Bette Davis está simplesmente sublime neste filme. Ela é má, mas profundamente humana, e sua transformação é admirável - mas não no bom sentido. Por isso, foi um choque quando ela não foi indicada ao Oscar de Melhor Atriz. No começo dos anos 1930, a Academia permitia que novos candidatos fossem adicionados à cédula na hora da votação, e ela também revelava em que posição os indicados ficaram depois da votação - primeiro, segundo, terceiro lugar e assim por diante. Bette Davis foi tão constante na indicação informal que acabou em terceiro lugar, à frente de Grace Moore, indicada oficialmente pela Academia. O Oscar foi para Claudette Colbert naquele ano e, quando um candidato indicado extra-oficialmente ganhou o prêmio - o que aconteceu na categoria de Melhor Fotografia em 1935 - a Academia proibiu esse tipo de indicação.

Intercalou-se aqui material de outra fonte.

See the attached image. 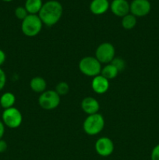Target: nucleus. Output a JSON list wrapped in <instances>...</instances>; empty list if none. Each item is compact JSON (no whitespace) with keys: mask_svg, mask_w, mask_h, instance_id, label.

Bette Davis is nothing but sublime in this movie. She is vile, but true to the human character, and her transformation is one to admire - not in the good sense. So, it was a shock when she wasn’t nominated for a Best Actress Oscar. Back in the early 1930s, the Academy allowed write-in votes, and it also revealed the positions the nominees eventually came in - first, second, third places and so on. Not only Bette was a write-in in the category, but she also came in third place, in front of real nominee Grace Moore. The Oscar went to Claudette Colbert that year and, when a write-in candidate actually on the award - the Cinematography award in 1935 - the Academy forbade the practice.


Bette Davis estava procurando papéis mais substanciais do que os que lhe eram oferecidos na Warner Brothers. Ela encontrou o que procurava em “Escravos do Desejo”, da RKO, e no final os executivos da Warner fizeram campanha contra ela na corrida do Oscar. Este filme foi um ponto de virada na carreira de Bette, e a prova de que ela nunca teve medo: ela não teve medo de interpretar personagens antipáticas como Mildred, não teve medo de ficar “feia” se isso fosse feito pelo realismo do papel, e nunca teve medo de exagerar – ou ser maior do que a própria vida.

Bette Davis was looking for juicier roles than the one she was being offered at Warner Brothers. She found what she was looking for in RKO’s “Of Human Bondage”, and eventually Warner executives campaigned against her at the Oscar race. This film was a turning point in Davis’s career, and the proof that the actress was never afraid: she was not afraid of playing unsympathetic roles like Mildred, not afraid of becoming “ugly” for a role if it demanded realism, and never afraid to be over the top – or larger than life.

This is my contribution to the Fourth Annual Bette Davis blogathon, hosted by Crystal at In the Good Old Days of Classic Hollywood.